Thursday, September 16, 2010

All in the Family – Winona Myra Alice Lake Brobst

My grandmother, Winona Myra Alice Lake Brobst is the oldest child of Robert Lee Lake and Fannie Isadora Stevens Pyle Lake, but she was younger than Fannie’s sons with her first husband, Joshua (Jack) Pyle, Robert’s relative.

The story goes that Robert had moved from Kentucky to help his cousin, Jack, on their farm. After Jack died, Robert and Fannie married and had two children of their own, Winona and Florence Ethel, plus raised the three sons she had with Jack. (Bert Franklin, D’Earle, and Ben Harold Pyle)

For a short time in the first three years of her life, Winona lived in Houghton, South Dakota, where her sister Ethel was born. A great storm ruined her papa’s crops, convincing him they needed to return to Indiana.

In her own journal Winona records, “A way back in the days when gas derricks were popping up in the middle west like mushrooms, I was born on the family farmstead in central Indiana.(Point Isabelle, Indiana) I was a very imaginative child; never played with dolls, but preferred doing creative work, either with needle and thread, or hammer and saw. In my idle hours during summer, I swayed back and forth in the rope swing, pretending all the great persons I had ever heard of were my friends. In long winter evenings, I listened avidly to the philosophical discussions of kinsmen, many of whom had degrees trailing after their names like the tail of a kite or a comet.”
   
“When I was nine, we went to the city to live. (She likely means Elwood, Indiana) My health had never permitted me to enter school, but I entered that winter. I romped on the commons and went to school with the other children on the block. When twelve, I wrote my first novel, if it could be called such. (Okay, anybody see anything familiar here between me and my grandmother?) Later, I enjoyed academic training in English, journalism, analysis of the novel, drama, psychology, mathematics, and speech. In eight years I completed the twelve years of grammar and high school and won the first scholarship ever awarded our school.”

Winona graduated from Elwood High where she attended with former presidential candidate Wendell L. Wilkie who was a great friend of her sister, Ethel.

She knew how to play the piano and was addicted to correspondence courses, especially psychology, philosophy, and religion. “I have read very little recent fiction, only collections of best short stories by various editors. I have been interested in home economics, gardening, and poultry raising. In fact, I not only studied correspondence courses in each but have had years of experience in these lines of endeavor.”

GIVEN DATA:

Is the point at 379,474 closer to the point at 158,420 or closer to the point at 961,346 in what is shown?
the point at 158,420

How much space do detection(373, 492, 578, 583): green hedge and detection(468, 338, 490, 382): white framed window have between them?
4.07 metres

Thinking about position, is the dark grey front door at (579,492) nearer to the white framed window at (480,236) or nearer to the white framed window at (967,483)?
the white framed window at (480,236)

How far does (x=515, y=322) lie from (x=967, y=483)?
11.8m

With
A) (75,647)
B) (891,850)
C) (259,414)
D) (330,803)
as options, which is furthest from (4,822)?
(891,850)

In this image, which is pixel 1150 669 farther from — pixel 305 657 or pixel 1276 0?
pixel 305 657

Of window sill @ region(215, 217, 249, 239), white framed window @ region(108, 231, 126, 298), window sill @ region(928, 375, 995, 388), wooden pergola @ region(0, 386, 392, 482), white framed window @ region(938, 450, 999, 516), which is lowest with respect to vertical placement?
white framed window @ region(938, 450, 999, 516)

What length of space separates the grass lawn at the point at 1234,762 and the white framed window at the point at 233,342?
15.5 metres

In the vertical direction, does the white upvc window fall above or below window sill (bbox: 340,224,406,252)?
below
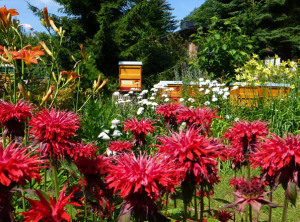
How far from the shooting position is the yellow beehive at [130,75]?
337 inches

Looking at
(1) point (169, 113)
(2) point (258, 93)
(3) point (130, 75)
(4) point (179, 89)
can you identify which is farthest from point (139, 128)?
(3) point (130, 75)

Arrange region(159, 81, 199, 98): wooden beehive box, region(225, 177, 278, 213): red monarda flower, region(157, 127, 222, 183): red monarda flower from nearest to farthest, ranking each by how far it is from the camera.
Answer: region(157, 127, 222, 183): red monarda flower, region(225, 177, 278, 213): red monarda flower, region(159, 81, 199, 98): wooden beehive box

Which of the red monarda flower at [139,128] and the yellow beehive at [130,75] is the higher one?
the yellow beehive at [130,75]

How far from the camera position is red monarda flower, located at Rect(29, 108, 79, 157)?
56.8 inches

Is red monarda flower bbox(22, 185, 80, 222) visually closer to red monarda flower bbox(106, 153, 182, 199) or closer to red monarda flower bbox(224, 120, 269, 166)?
red monarda flower bbox(106, 153, 182, 199)

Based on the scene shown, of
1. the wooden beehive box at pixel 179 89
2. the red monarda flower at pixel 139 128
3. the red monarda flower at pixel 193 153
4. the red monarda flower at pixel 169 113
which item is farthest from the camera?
the wooden beehive box at pixel 179 89

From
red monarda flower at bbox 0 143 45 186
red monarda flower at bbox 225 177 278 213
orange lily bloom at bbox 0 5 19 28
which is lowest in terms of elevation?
red monarda flower at bbox 225 177 278 213

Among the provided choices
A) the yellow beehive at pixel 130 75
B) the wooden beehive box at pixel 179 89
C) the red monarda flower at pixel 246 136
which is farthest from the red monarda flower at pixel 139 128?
the yellow beehive at pixel 130 75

TASK 1: In the post about Winona Lake Brobst, rewrite the paragraph beginning "The story goes that" as a short bulleted list that keeps its main facts.
TASK 2: According to the post about Winona Lake Brobst, where was her sister Ethel born?

YOUR RESPONSE 1:
- Robert moved from Kentucky to help his cousin Jack on their farm.
- After Jack died, Robert married Fannie.
- They had two children together, Winona and Florence Ethel.
- They also raised Fannie's three sons with Jack: Bert Franklin, D'Earle, and Ben Harold Pyle.

YOUR RESPONSE 2: Houghton, South Dakota.